Gündem

HaberTürk yazarı Karaca: Oraları görmeden kimse "Deprem bölgesinde hayat normale dönüyor" gibi laflar etmesin

"Barınma ve tuvalet büyük sorun"

28 Şubat 2023 12:49

HaberTürk yazarı Nihal Bengisu Karaca, deprem bölgesinden izlenimlerini aktardı. Karaca, "Oraları görmeden kimse 'Deprem bölgesinde hayat normale dönüyor' gibi laflar etmesin. Dönmüyor. Uzun bir süre de dönemez" değerlendirmesini yaptı. 

Karaca, yazısında, "İnsanlar sürekli 'İlk iki gün...' diyor ve iç çekiyorlar. 'Kimse yoktu, kimse gelmedi, yapayalnızdık'. Antakya ve Defne hayalet şehir olmuş. Hele Haraparası mahallesi, Kışlasaray Mahallesi, hele o Ayakkabıcılar Çarşısı’nın hali. İnsanın boğazına yumruk gibi çöküyor. Havada enkaz kaldırma ve hafriyat işlemleri dolayısıyla sürekli bir toz bulutu var. Soluduğunuz hava bile hava değil. Oraları görmeden kimse, 'Deprem bölgesinde hayat normale dönüyor' gibi laflar etmesin. Dönmüyor. Uzun bir süre de dönemez. Çadırkentler ve sıcak yemek ile bitmiyor iş. Barınma ve tuvalet büyük sorun.

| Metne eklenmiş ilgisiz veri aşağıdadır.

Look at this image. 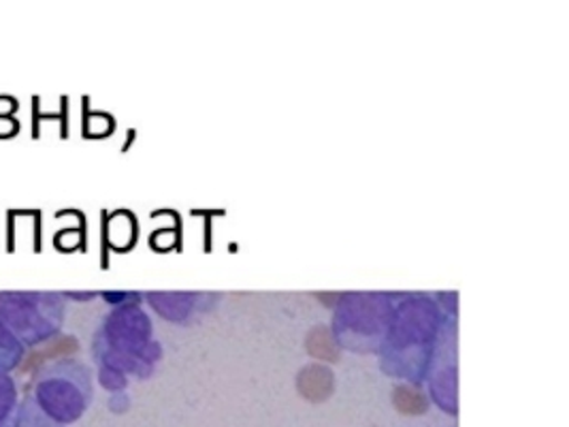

Çadırkentler elbette ilk yardım, acil müdahale mekaniğinin olmazsa olmazı. Ancak evi az-orta hasarlı olan insanlar evlerinin yakınında kalmak için çadıra ihtiyaç duyuyorlar" ifadesini kullandı.

Karaca, şunları kaydetti:

"Henüz elektrik ve su verilemediği için, hava da gayet ılık olup sıcağa dönmek üzere olduğu için salgın hastalık riskinden bahsediliyor. Bu arada aynı hava, gece acayip soğuk…Manzarası ve yürüyüş yolunun güzelliği nedeniyle Asi nehrinin etrafına kurulmuş evler ya yıkılmış, ya içlerine asla girilemeyecek kadar bükülmüş. Grapon kağıdı gibi kendi etrafında kıvrıla kıvrıla dönmüş yapılar 6 Şubat’ta cehennemin kapılarının bir değil iki kez açıldığına şehadet eder gibiler. Kıyamet kopmuş sanki. Ancak 'neredeyse' diye belirtmekte fayda var. Çünkü o kadar ağır bir darbeye maruz kalmış bu mahallerde bile 2000 sonrası yapıldığı belli olan yapılar iyi kötü ayakta kalabilmiş. Oturulabilir durumda değiller, girilebilir durumda da değiller; kolonları patlak vs ama sakinlerine canlı çıkacak fırsatı verdikleri belli; yaralı ve onurlu gaziler gibiler. Başka bir 'görece iyi' diyebileceğimiz şey de daha önce köy olan ve yamaca kurulmuş Sofular Mahallesi. Üflesen uçacak gibi görünen yığma bir ya da iki katlı evlerin çoğunun ufak tefek hasardan başka kusuru yok. Yıkılan tek tük. Kitaplara girecek bir örnek burası. Anahtar sözcük: Yamaç. Ova kolaydır ama yutar, dağ çetindir ama korur. Dış duvarlarının çoğu yıkılmış olmasına rağmen sapasağlam duran ön cephe camları gördüm ağır hasarlı yapılar arasında ve sayıları azımsanmayacak kadar çoktu."